-- Opening Marker --

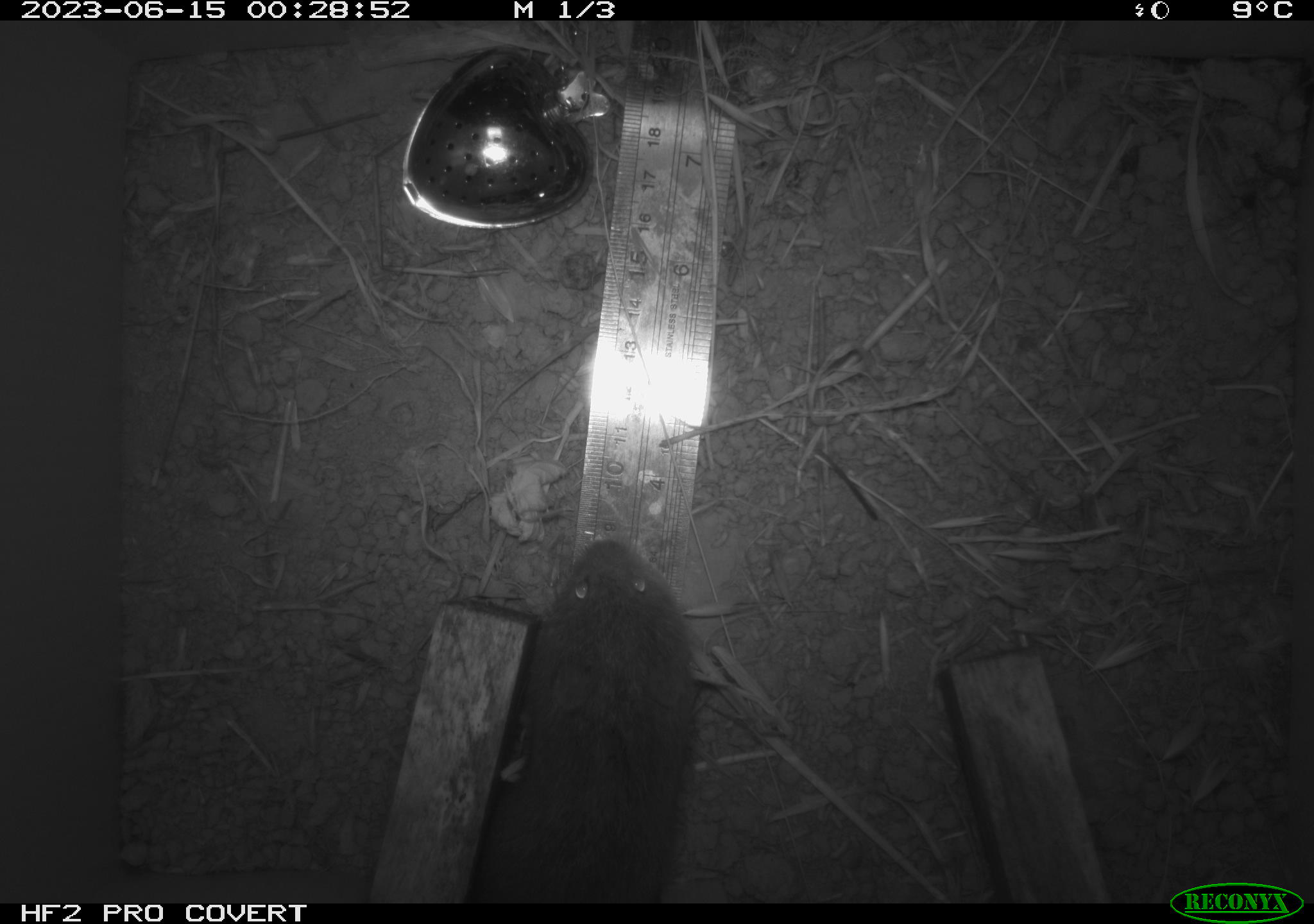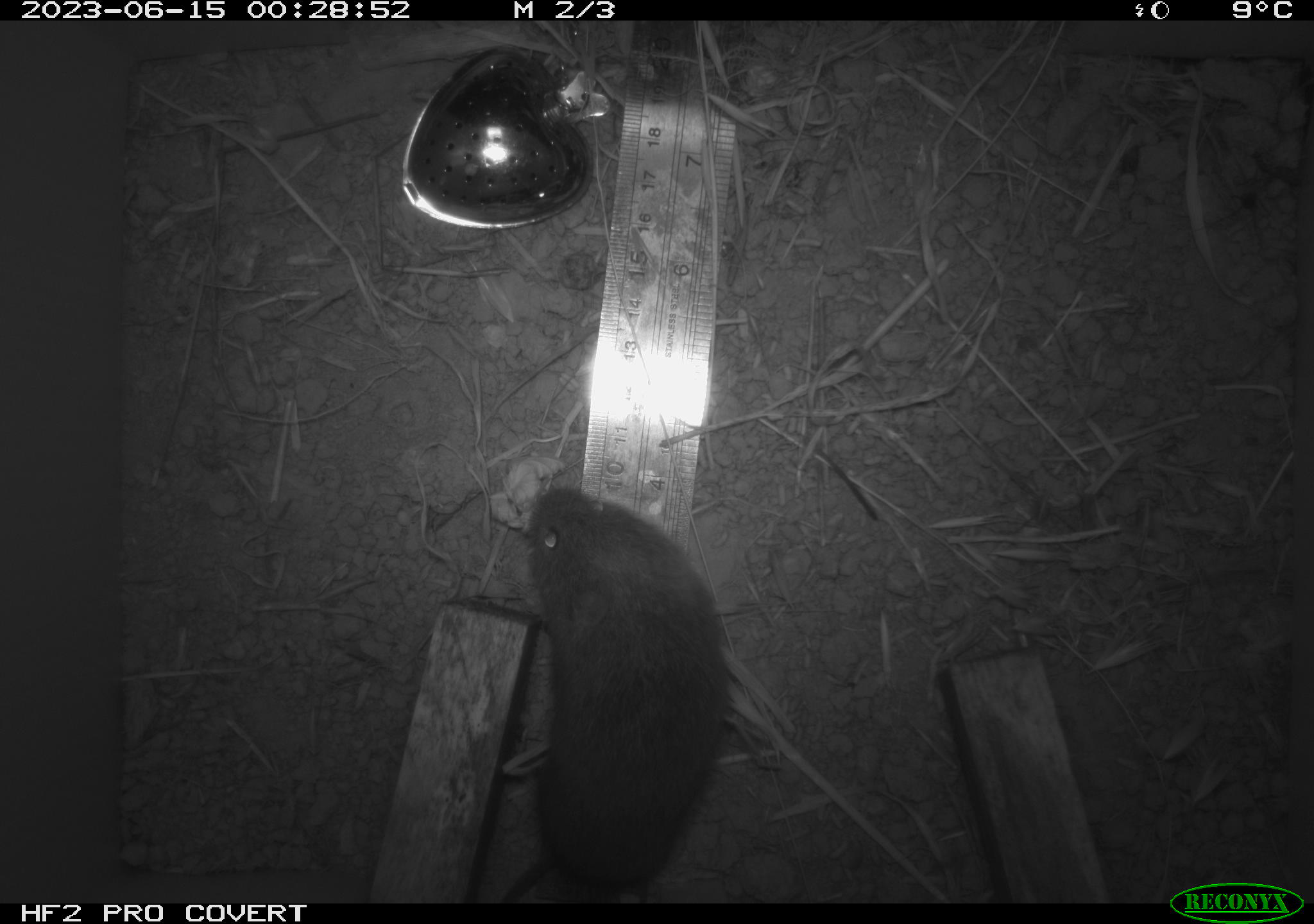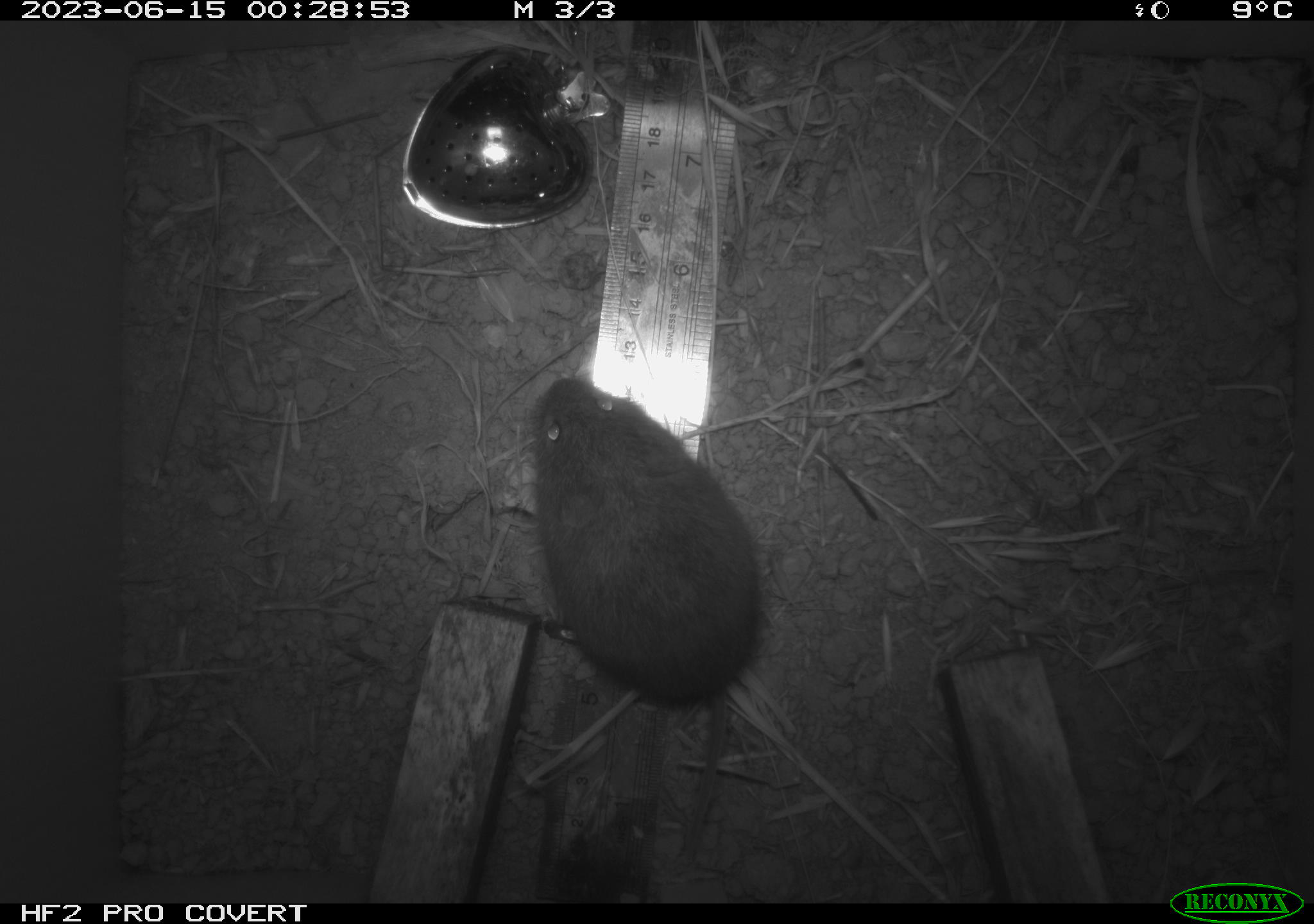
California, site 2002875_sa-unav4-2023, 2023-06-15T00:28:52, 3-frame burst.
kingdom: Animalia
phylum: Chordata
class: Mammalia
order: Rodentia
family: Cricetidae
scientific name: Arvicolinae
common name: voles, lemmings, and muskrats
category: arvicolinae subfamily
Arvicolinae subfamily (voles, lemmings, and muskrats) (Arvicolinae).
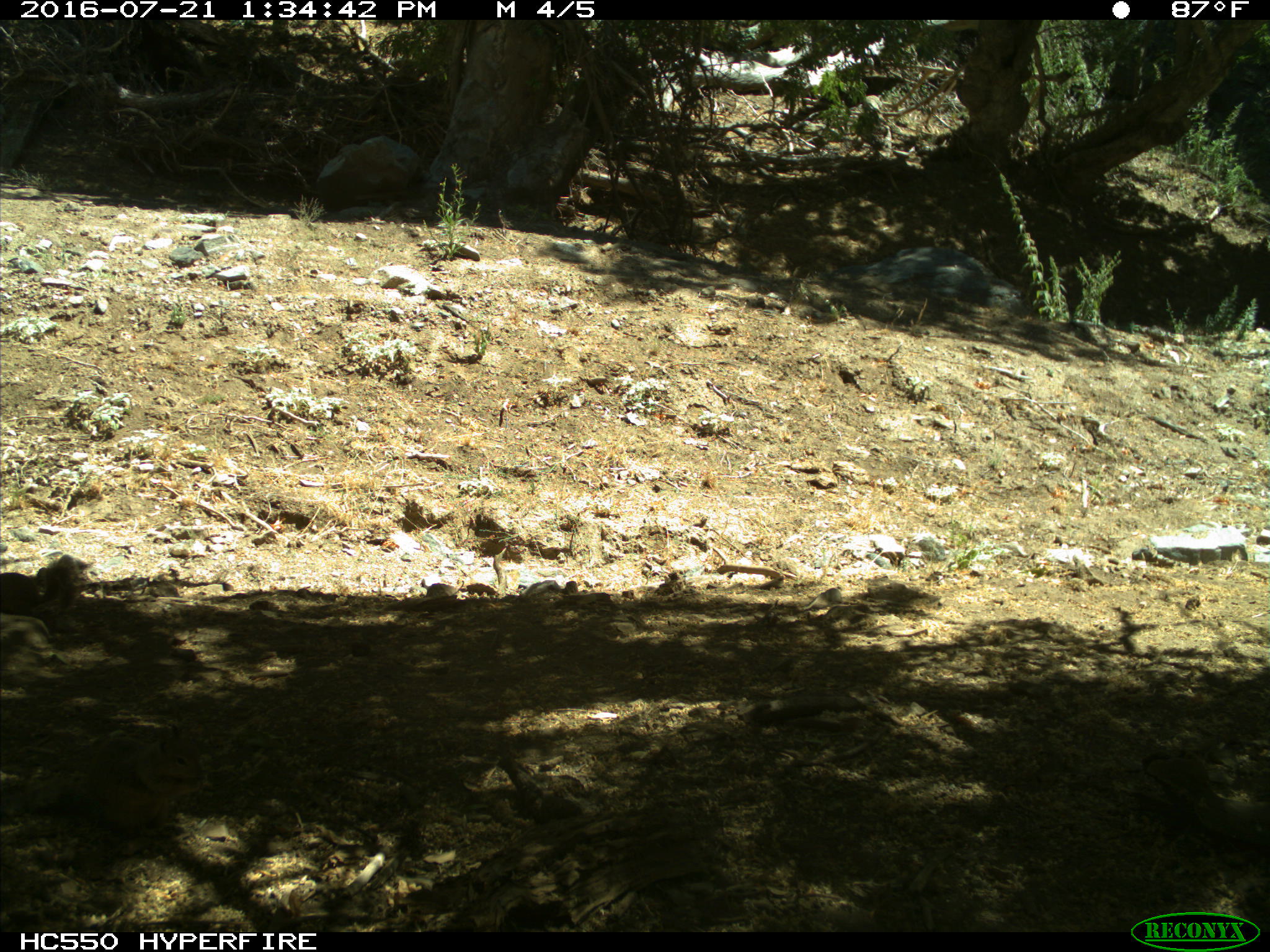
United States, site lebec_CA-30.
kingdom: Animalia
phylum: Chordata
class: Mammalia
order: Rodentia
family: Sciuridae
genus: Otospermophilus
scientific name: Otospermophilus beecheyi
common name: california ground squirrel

-- Closing Marker --

# What the exercise asks
No pictures, please. Output the listing above exactly as it stands.

# Answer to this task
California, site 2002875_sa-unav4-2023, 2023-06-15T00:28:52, 3-frame burst.
kingdom: Animalia
phylum: Chordata
class: Mammalia
order: Rodentia
family: Cricetidae
scientific name: Arvicolinae
common name: voles, lemmings, and muskrats
category: arvicolinae subfamily
Arvicolinae subfamily (voles, lemmings, and muskrats) (Arvicolinae).
United States, site lebec_CA-30.
kingdom: Animalia
phylum: Chordata
class: Mammalia
order: Rodentia
family: Sciuridae
genus: Otospermophilus
scientific name: Otospermophilus beecheyi
common name: california ground squirrel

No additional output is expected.